## begin Text excerpt

Brother North Star is a one man walking campaign for peace.
His trek started June 16 in Window Rock and has taken him through Safford, Globe and now Payson.
"America has the power to become the leading nation in the world for peace," he said.
As he walks, he meditates on and prays for America to make this peace.
"If I was to do the normal thing, surround myself with land, have a car and (lots of luxuries), I feel I would be stagnating my spirit and imprisoning myself," he said.
Ask North Star about dates or times and he replies with stories.
He tells of the homeless camp where he stayed in the mountains of Safford.
As he passed through Safford, he saw a man who was drunk and had wet himself. He picked up the man and carried him to the camp.
They were welcomed into camp with food and no disparagement.
"It was quite an experience to see the love coming out of the homeless camp," he said.
North Star is on this journey to experience people of every color, creed and walk-of-life.

## end Text excerpt
## begin Dataset content

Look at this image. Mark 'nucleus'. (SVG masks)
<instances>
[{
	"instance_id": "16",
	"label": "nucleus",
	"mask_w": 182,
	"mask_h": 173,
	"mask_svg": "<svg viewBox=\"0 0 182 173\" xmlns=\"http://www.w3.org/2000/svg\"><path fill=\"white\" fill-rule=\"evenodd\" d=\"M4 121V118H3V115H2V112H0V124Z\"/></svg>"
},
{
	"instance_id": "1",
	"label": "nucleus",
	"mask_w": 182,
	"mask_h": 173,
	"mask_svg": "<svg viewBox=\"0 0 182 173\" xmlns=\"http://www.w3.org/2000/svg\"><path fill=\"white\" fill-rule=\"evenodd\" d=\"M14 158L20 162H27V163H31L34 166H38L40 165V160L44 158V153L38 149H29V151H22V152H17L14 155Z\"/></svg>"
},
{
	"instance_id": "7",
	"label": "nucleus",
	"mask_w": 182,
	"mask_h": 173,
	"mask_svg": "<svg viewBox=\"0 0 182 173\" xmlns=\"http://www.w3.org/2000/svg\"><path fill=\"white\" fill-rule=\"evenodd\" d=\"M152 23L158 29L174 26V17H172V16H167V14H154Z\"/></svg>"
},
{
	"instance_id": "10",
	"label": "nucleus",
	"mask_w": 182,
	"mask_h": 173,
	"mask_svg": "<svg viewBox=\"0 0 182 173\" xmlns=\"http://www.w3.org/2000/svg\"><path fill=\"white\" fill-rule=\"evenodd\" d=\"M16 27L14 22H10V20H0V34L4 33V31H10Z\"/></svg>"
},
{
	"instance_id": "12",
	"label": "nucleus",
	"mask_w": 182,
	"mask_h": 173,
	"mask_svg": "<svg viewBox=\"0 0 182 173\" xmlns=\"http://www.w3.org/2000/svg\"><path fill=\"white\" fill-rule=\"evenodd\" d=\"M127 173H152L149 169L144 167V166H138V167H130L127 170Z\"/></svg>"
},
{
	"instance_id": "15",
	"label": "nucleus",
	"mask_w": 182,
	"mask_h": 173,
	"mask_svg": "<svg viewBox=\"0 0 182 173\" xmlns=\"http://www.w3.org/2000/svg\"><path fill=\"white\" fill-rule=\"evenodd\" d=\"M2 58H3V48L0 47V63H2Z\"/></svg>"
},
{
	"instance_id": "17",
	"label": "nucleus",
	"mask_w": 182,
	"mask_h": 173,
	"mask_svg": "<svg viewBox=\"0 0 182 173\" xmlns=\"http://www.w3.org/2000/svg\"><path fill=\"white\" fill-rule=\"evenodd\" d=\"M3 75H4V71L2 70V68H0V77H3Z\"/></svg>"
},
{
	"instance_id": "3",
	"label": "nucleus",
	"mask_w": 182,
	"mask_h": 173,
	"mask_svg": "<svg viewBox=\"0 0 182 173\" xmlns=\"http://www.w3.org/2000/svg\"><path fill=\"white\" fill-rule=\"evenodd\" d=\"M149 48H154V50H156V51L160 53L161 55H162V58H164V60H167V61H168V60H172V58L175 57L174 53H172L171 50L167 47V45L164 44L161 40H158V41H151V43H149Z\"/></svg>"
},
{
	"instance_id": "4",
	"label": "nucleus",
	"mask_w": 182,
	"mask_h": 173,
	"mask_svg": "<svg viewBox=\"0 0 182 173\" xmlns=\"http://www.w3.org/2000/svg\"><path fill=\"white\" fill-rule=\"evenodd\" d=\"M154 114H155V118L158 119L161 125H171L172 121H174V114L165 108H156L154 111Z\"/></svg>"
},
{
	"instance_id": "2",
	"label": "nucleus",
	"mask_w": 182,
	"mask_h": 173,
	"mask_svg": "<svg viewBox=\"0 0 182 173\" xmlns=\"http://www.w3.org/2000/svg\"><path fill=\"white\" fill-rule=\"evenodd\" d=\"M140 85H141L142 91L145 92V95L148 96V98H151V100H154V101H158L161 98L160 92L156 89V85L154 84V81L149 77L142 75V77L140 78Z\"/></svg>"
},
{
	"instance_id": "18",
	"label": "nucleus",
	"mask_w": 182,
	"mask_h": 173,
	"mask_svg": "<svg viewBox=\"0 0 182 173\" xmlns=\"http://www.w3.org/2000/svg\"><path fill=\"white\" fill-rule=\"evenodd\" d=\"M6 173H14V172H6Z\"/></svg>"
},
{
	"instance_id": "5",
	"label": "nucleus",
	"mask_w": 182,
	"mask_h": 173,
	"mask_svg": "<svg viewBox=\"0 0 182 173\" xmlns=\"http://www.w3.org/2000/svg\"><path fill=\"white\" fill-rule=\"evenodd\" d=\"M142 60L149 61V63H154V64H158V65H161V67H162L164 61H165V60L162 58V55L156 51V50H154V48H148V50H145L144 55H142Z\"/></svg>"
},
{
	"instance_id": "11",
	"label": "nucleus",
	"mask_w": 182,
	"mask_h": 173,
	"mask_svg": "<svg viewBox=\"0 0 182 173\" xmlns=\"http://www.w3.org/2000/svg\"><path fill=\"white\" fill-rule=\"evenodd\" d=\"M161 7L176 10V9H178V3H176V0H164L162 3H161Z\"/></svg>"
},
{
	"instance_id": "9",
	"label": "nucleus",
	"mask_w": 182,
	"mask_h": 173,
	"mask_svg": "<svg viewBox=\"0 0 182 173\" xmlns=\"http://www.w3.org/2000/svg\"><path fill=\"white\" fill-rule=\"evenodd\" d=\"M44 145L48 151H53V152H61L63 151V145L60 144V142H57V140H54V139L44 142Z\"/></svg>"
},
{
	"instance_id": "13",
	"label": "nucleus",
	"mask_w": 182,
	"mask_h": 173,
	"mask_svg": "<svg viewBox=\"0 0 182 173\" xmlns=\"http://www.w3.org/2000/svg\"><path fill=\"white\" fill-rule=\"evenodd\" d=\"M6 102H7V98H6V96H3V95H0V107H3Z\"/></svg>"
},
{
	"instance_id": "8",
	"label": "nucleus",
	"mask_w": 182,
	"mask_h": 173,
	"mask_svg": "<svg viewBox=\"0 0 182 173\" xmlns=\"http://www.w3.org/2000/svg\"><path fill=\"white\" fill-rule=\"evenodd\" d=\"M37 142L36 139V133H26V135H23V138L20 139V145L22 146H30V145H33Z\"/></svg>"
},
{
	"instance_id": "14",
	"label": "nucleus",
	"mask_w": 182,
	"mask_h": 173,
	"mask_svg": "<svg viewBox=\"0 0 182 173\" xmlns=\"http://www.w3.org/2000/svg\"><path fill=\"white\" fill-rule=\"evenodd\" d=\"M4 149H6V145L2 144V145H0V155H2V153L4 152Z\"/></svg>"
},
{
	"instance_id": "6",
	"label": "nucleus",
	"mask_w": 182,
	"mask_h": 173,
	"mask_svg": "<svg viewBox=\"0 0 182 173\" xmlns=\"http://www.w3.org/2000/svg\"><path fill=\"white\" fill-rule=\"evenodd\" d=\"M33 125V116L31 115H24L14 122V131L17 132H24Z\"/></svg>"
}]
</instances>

## end Dataset content

*Aim*. Using the text about Brother North Star, say whether each statement agrees with it: (a) The trek began in Globe. (b) North Star and the drunk man were given food at the homeless camp. (c) North Star answers questions about dates or times with stories. Answer yes or no for each and quote the deciding words.

*Solution to this problem*.
(a) No: "His trek started June 16 in Window Rock"
(b) Yes: "They were welcomed into camp with food and no disparagement."
(c) Yes: "Ask North Star about dates or times and he replies with stories."